The Russians were quick to send in air forces and more ground equipment, said Robert Ford, former U.S. ambassador to and then special envoy for Syria, who resigned because of differences with U.S. policy on Syria.

"It makes me think that the Assad regime was actually becoming very weak and the Russians became scared," he said.

While the Kremlin says its deployment is part of the international fight against Islamic State, its main goal is to boost Assad and defend Russia's beachhead on Syria's northwest coast, Ford said.

"Why would you put the air units in Latakia instead of Damascus if you want to fight the Islamic State?" he said. "Why do you send anti-aircraft equipment when the Islamic State doesn't have any air force?

"So it seems to me that this is designed to help Assad first," Ford said. After that they may attack Islamic State and other elements of the opposition in northwest Syria.

He saw no evidence that the Russians would jettison Assad and risk the stability of what remains of the Syrian state.

Turning Point

A former senior Syrian official said Assad had asked Russia to intervene "because he was desperate and the army was collapsing." Assad had briefed his loyalists that Moscow would provide reinforcements and weapons, and take command of the air force.

"The Russian intervention is to help Assad preserve the status quo, maintain the areas of the regime, the enclave," the former official said. He had doubts, however, about Assad's long-term prospects.

"This will allow the regime to continue with its policy of no negotiation with the opposition but it won't solve the problem."

Fawaz Gerges, Middle East expert at the London School of Economics, said the Russian action was a turning point in stiffening Assad's resolve that removed any prospect that he would leave the scene sooner rather than later.

"Contrary to what the United States, Turkey, Qatar and Saudi Arabia have been trying to say and do, the Russian intervention in Syria shows that Assad is not going anywhere," Gerges said.

At the same time, he said, the ramped-up Russian presence will reinforce Assad's feeling that neither the United States, Turkey, nor any other regional power will intervene enough to tilt the balance of power away from stalemate.

Yet Putin, who sees Syria as part of a wider Russian bid for influence in the Middle East, is taking a gamble.

"Russia now is taking big risks.

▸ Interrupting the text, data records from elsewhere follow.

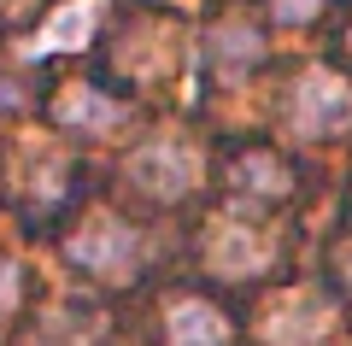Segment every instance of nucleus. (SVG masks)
I'll use <instances>...</instances> for the list:
<instances>
[{"instance_id":"obj_9","label":"nucleus","mask_w":352,"mask_h":346,"mask_svg":"<svg viewBox=\"0 0 352 346\" xmlns=\"http://www.w3.org/2000/svg\"><path fill=\"white\" fill-rule=\"evenodd\" d=\"M229 182H235L241 194H258V199H282V194H288V171H282L270 153H247V159H235Z\"/></svg>"},{"instance_id":"obj_12","label":"nucleus","mask_w":352,"mask_h":346,"mask_svg":"<svg viewBox=\"0 0 352 346\" xmlns=\"http://www.w3.org/2000/svg\"><path fill=\"white\" fill-rule=\"evenodd\" d=\"M12 305H18V270L0 259V311H12Z\"/></svg>"},{"instance_id":"obj_13","label":"nucleus","mask_w":352,"mask_h":346,"mask_svg":"<svg viewBox=\"0 0 352 346\" xmlns=\"http://www.w3.org/2000/svg\"><path fill=\"white\" fill-rule=\"evenodd\" d=\"M340 264H346V270H352V247H346V252H340ZM346 282H352V276H346Z\"/></svg>"},{"instance_id":"obj_3","label":"nucleus","mask_w":352,"mask_h":346,"mask_svg":"<svg viewBox=\"0 0 352 346\" xmlns=\"http://www.w3.org/2000/svg\"><path fill=\"white\" fill-rule=\"evenodd\" d=\"M346 124H352V88L329 71L300 76V88H294V129L300 136H335Z\"/></svg>"},{"instance_id":"obj_1","label":"nucleus","mask_w":352,"mask_h":346,"mask_svg":"<svg viewBox=\"0 0 352 346\" xmlns=\"http://www.w3.org/2000/svg\"><path fill=\"white\" fill-rule=\"evenodd\" d=\"M129 182L159 194V199H176V194H188L200 182V153L188 141H176V136H159V141L129 153Z\"/></svg>"},{"instance_id":"obj_6","label":"nucleus","mask_w":352,"mask_h":346,"mask_svg":"<svg viewBox=\"0 0 352 346\" xmlns=\"http://www.w3.org/2000/svg\"><path fill=\"white\" fill-rule=\"evenodd\" d=\"M53 118H59L65 129H82V136H106V129L124 124V106L106 100L100 88H65L59 106H53Z\"/></svg>"},{"instance_id":"obj_5","label":"nucleus","mask_w":352,"mask_h":346,"mask_svg":"<svg viewBox=\"0 0 352 346\" xmlns=\"http://www.w3.org/2000/svg\"><path fill=\"white\" fill-rule=\"evenodd\" d=\"M206 264L217 276H258L270 264V241L258 229H247V223H217L212 241H206Z\"/></svg>"},{"instance_id":"obj_10","label":"nucleus","mask_w":352,"mask_h":346,"mask_svg":"<svg viewBox=\"0 0 352 346\" xmlns=\"http://www.w3.org/2000/svg\"><path fill=\"white\" fill-rule=\"evenodd\" d=\"M94 18H100V0H71L65 12H53V24L41 30V47H82L94 36Z\"/></svg>"},{"instance_id":"obj_14","label":"nucleus","mask_w":352,"mask_h":346,"mask_svg":"<svg viewBox=\"0 0 352 346\" xmlns=\"http://www.w3.org/2000/svg\"><path fill=\"white\" fill-rule=\"evenodd\" d=\"M0 6H18V0H0Z\"/></svg>"},{"instance_id":"obj_7","label":"nucleus","mask_w":352,"mask_h":346,"mask_svg":"<svg viewBox=\"0 0 352 346\" xmlns=\"http://www.w3.org/2000/svg\"><path fill=\"white\" fill-rule=\"evenodd\" d=\"M164 334H170V346H223L229 323H223V311H212L206 299H176L170 317H164Z\"/></svg>"},{"instance_id":"obj_2","label":"nucleus","mask_w":352,"mask_h":346,"mask_svg":"<svg viewBox=\"0 0 352 346\" xmlns=\"http://www.w3.org/2000/svg\"><path fill=\"white\" fill-rule=\"evenodd\" d=\"M65 259H71L76 270L100 276V282H124V276L135 270L141 247H135V229H129V223L94 217V223L82 229V235H71V247H65Z\"/></svg>"},{"instance_id":"obj_8","label":"nucleus","mask_w":352,"mask_h":346,"mask_svg":"<svg viewBox=\"0 0 352 346\" xmlns=\"http://www.w3.org/2000/svg\"><path fill=\"white\" fill-rule=\"evenodd\" d=\"M206 47H212V65L223 71V83H235V76L264 53V41H258V30H252V24H223V30H212Z\"/></svg>"},{"instance_id":"obj_4","label":"nucleus","mask_w":352,"mask_h":346,"mask_svg":"<svg viewBox=\"0 0 352 346\" xmlns=\"http://www.w3.org/2000/svg\"><path fill=\"white\" fill-rule=\"evenodd\" d=\"M329 323H335L329 299H317V294H282L276 305L264 311V340H270V346H323L329 340Z\"/></svg>"},{"instance_id":"obj_11","label":"nucleus","mask_w":352,"mask_h":346,"mask_svg":"<svg viewBox=\"0 0 352 346\" xmlns=\"http://www.w3.org/2000/svg\"><path fill=\"white\" fill-rule=\"evenodd\" d=\"M317 6H323V0H270V12H276L282 24H305V18H317Z\"/></svg>"}]
</instances>
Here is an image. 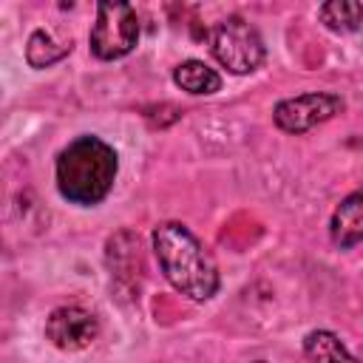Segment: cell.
Instances as JSON below:
<instances>
[{"mask_svg": "<svg viewBox=\"0 0 363 363\" xmlns=\"http://www.w3.org/2000/svg\"><path fill=\"white\" fill-rule=\"evenodd\" d=\"M153 252L162 275L176 292L190 301H210L218 292V267L204 244L179 221H164L153 230Z\"/></svg>", "mask_w": 363, "mask_h": 363, "instance_id": "6da1fadb", "label": "cell"}, {"mask_svg": "<svg viewBox=\"0 0 363 363\" xmlns=\"http://www.w3.org/2000/svg\"><path fill=\"white\" fill-rule=\"evenodd\" d=\"M119 173L116 150L99 136H77L57 156V190L62 199L79 207L99 204Z\"/></svg>", "mask_w": 363, "mask_h": 363, "instance_id": "7a4b0ae2", "label": "cell"}, {"mask_svg": "<svg viewBox=\"0 0 363 363\" xmlns=\"http://www.w3.org/2000/svg\"><path fill=\"white\" fill-rule=\"evenodd\" d=\"M210 51L230 74H252L267 57L258 28L238 14H230L210 28Z\"/></svg>", "mask_w": 363, "mask_h": 363, "instance_id": "3957f363", "label": "cell"}, {"mask_svg": "<svg viewBox=\"0 0 363 363\" xmlns=\"http://www.w3.org/2000/svg\"><path fill=\"white\" fill-rule=\"evenodd\" d=\"M91 51L96 60H122L139 43V17L133 6L119 0H102L96 6V20L88 34Z\"/></svg>", "mask_w": 363, "mask_h": 363, "instance_id": "277c9868", "label": "cell"}, {"mask_svg": "<svg viewBox=\"0 0 363 363\" xmlns=\"http://www.w3.org/2000/svg\"><path fill=\"white\" fill-rule=\"evenodd\" d=\"M340 111H343V99L337 94L309 91V94H301V96L281 99L272 108V119L284 133H306V130L332 119Z\"/></svg>", "mask_w": 363, "mask_h": 363, "instance_id": "5b68a950", "label": "cell"}, {"mask_svg": "<svg viewBox=\"0 0 363 363\" xmlns=\"http://www.w3.org/2000/svg\"><path fill=\"white\" fill-rule=\"evenodd\" d=\"M99 335V320L82 306H60L45 320V337L62 352H82Z\"/></svg>", "mask_w": 363, "mask_h": 363, "instance_id": "8992f818", "label": "cell"}, {"mask_svg": "<svg viewBox=\"0 0 363 363\" xmlns=\"http://www.w3.org/2000/svg\"><path fill=\"white\" fill-rule=\"evenodd\" d=\"M329 233H332L335 247H340V250H349V247L363 241V184L357 190H352L335 207L332 221H329Z\"/></svg>", "mask_w": 363, "mask_h": 363, "instance_id": "52a82bcc", "label": "cell"}, {"mask_svg": "<svg viewBox=\"0 0 363 363\" xmlns=\"http://www.w3.org/2000/svg\"><path fill=\"white\" fill-rule=\"evenodd\" d=\"M173 82L193 94V96H207V94H216L221 88V77L218 71H213L207 62L201 60H184L173 68Z\"/></svg>", "mask_w": 363, "mask_h": 363, "instance_id": "ba28073f", "label": "cell"}, {"mask_svg": "<svg viewBox=\"0 0 363 363\" xmlns=\"http://www.w3.org/2000/svg\"><path fill=\"white\" fill-rule=\"evenodd\" d=\"M303 352H306V357L312 363H360L343 346V340L329 329H312L303 337Z\"/></svg>", "mask_w": 363, "mask_h": 363, "instance_id": "9c48e42d", "label": "cell"}, {"mask_svg": "<svg viewBox=\"0 0 363 363\" xmlns=\"http://www.w3.org/2000/svg\"><path fill=\"white\" fill-rule=\"evenodd\" d=\"M71 51V40H57L54 31L37 28L26 43V60L31 68H48Z\"/></svg>", "mask_w": 363, "mask_h": 363, "instance_id": "30bf717a", "label": "cell"}, {"mask_svg": "<svg viewBox=\"0 0 363 363\" xmlns=\"http://www.w3.org/2000/svg\"><path fill=\"white\" fill-rule=\"evenodd\" d=\"M318 20L335 34H352L363 26V3H357V0H329L318 9Z\"/></svg>", "mask_w": 363, "mask_h": 363, "instance_id": "8fae6325", "label": "cell"}, {"mask_svg": "<svg viewBox=\"0 0 363 363\" xmlns=\"http://www.w3.org/2000/svg\"><path fill=\"white\" fill-rule=\"evenodd\" d=\"M252 363H267V360H252Z\"/></svg>", "mask_w": 363, "mask_h": 363, "instance_id": "7c38bea8", "label": "cell"}]
</instances>
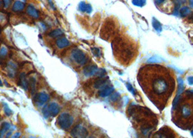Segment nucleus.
<instances>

Syria is a quagmire in which everyone is basically drowning. Everyone is losing and Syria could prove to be a graveyard for Russia's influence in the Middle East," Gerges said.

Many analysts believe that while Assad's external foes now realize he is going to stay, that does not mean they want to cooperate with Putin.

After Russia grabbed Crimea and divided Ukraine, some feel its surge back into the Middle East is a bargaining chip for its European agenda.

Ford said Washington would continue bombing Islamic State in central and eastern Syria, and working with the Syrian Kurdish militia. "I think the Americans are going to pretend that the Russians aren't there," he said.

"If I were Assad in Damascus now," said Gerges, "I know that I have my superpower ally with direct influence, direct presence in the heartland, in my birthplace."

Ayham Kamal, an analyst at Eurasia Group, agrees: "The Russian intervention will make it very difficult for anyone to push forward with regime change. Assad is there to stay, at the very least in a transitional capacity, and the rest depends on negotiations between the West and Russia."